Today I’m continuing my series called the C Word: A series based on providing tips for people and other photographers who might be dealing with people/families with cancer. Disclaimer: These are my thoughts and opinions. My goal is to help people understand more about those with cancer – their journey and their thoughts. I’m not an expert by any means – my father was diagnosed with cancer only 3 years ago – but I feel as though this may be helpful to some. Take or leave it.
As I was praying about this series, I decided I needed to start getting input from different types of people - people other than my family. Today I’m going to introduce you to a man who has had cancer 3 different times. I met him a few months ago when he started attending our church. Him and his wife are the sweetest people you will ever meet.
This is Dan. Dan is an ex-SWAT team, ex-Marine. He teaches knife throwing lessons. He’s been shot, stabbed, and blown up. He’s had two different types of cancer three different times. He’s had both eyeballs removed and put back in. He’s had 8 knee, 5 elbow, 2 wrist, 1 shoulder and 4 ankle surgeries. His first round with cancer came 9 years ago, the second round came 4 years ago, the third round came 2 years ago... and they’re praying it doesn’t come back ever again. He’s a survivor.
As I like to say... Dan is legit. He knows what he’s talking about. I had the opportunity to sit down with him on Sunday, share a little bit about the blog series I’m doing, and ask him for his thoughts. I took the liberty of breaking down and organizing what he said into 3 different tips. They aren’t necessarily directed at someone with cancer, nor are they completely directed at someone without. Rather, view it as a man with experience sharing his story.
Dan’s Tip #1: Compassion, Not Pity
If you’ve met him, you’d understand. Dan doesn’t like pity, and it was the first thing he mentioned. He has no problem with compassion, but in his mind, he wants nothing to do with pity, coddling or whining. Because of his background, Dan’s seen a lot of really hard things; he’s had to deal with a lot of really difficult situations. In many ways, cancer is no different. Dan set out to kick it’s butt, to take care of business, to get ‘er done. And he did. He beat it. Even after it came back, Dan endured the radiation, the chemo, the sickness and the endless doctor visits. But he still beat it. He said, “I don’t want pity. I don’t want to be waited on hand and foot. Treat me like a human being.”
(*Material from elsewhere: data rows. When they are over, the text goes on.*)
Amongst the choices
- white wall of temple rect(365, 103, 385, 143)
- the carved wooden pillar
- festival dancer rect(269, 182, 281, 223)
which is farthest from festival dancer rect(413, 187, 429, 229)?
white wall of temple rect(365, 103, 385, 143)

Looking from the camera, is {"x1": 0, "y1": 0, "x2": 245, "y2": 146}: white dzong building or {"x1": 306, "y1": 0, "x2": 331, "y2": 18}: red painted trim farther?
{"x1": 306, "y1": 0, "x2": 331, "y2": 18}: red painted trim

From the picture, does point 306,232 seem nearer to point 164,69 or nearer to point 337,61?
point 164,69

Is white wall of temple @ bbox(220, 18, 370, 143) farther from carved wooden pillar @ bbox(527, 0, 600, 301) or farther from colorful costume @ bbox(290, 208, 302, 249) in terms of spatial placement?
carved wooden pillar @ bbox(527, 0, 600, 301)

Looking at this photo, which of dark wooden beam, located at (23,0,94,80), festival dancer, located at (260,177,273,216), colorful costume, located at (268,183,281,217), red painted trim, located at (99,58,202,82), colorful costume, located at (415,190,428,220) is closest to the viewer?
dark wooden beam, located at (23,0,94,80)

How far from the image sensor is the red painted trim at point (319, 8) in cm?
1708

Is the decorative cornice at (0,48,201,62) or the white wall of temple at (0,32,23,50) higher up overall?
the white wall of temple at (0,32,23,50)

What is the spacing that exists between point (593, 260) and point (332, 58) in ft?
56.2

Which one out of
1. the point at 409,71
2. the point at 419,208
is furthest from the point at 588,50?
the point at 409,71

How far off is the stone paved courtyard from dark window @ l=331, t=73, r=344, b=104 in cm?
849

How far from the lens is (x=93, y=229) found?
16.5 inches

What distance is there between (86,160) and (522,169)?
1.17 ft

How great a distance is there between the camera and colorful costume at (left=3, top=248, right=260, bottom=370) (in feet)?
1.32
Dan’s Tip #2: There’s More Than Meets the Eye
This goes back to my own blog post: Admit You Don’t Understand. Dan shared story after story with me of people he knows that have gone through cancer. He shared with me, “They’ve been through more than you think. Don’t ever assume you understand exactly where they’re at.” Despite his own personal experiences and his Go-get-’em attitude, Dan was extremely sensitive when I mentioned my own father. I’m sure he can understand - in fact, his father died many years ago from cancer. But he doesn’t ever flaunt it. He wisely said, “Don’t ever tell someone you understand - just tell them you can relate.” And boy, he can relate.
Dan’s Tip #3: Nothing Can Prepare You
Dan shared that his battles with cancer have taught him a whole lot about being patient and waiting. Waiting on the Lord for strength. When I asked him point blank if his military background or his father's battle with cancer might have prepared him for his own battle, he looked me straight in the eye and said, “Absolutely not. Cancer isn't something that can be shot or handcuffed - you really have no control. Nothing can ever prepare you for that.”
Dan’s courage brings me to tears, and I find hope in his faithful patience. Praying you will too.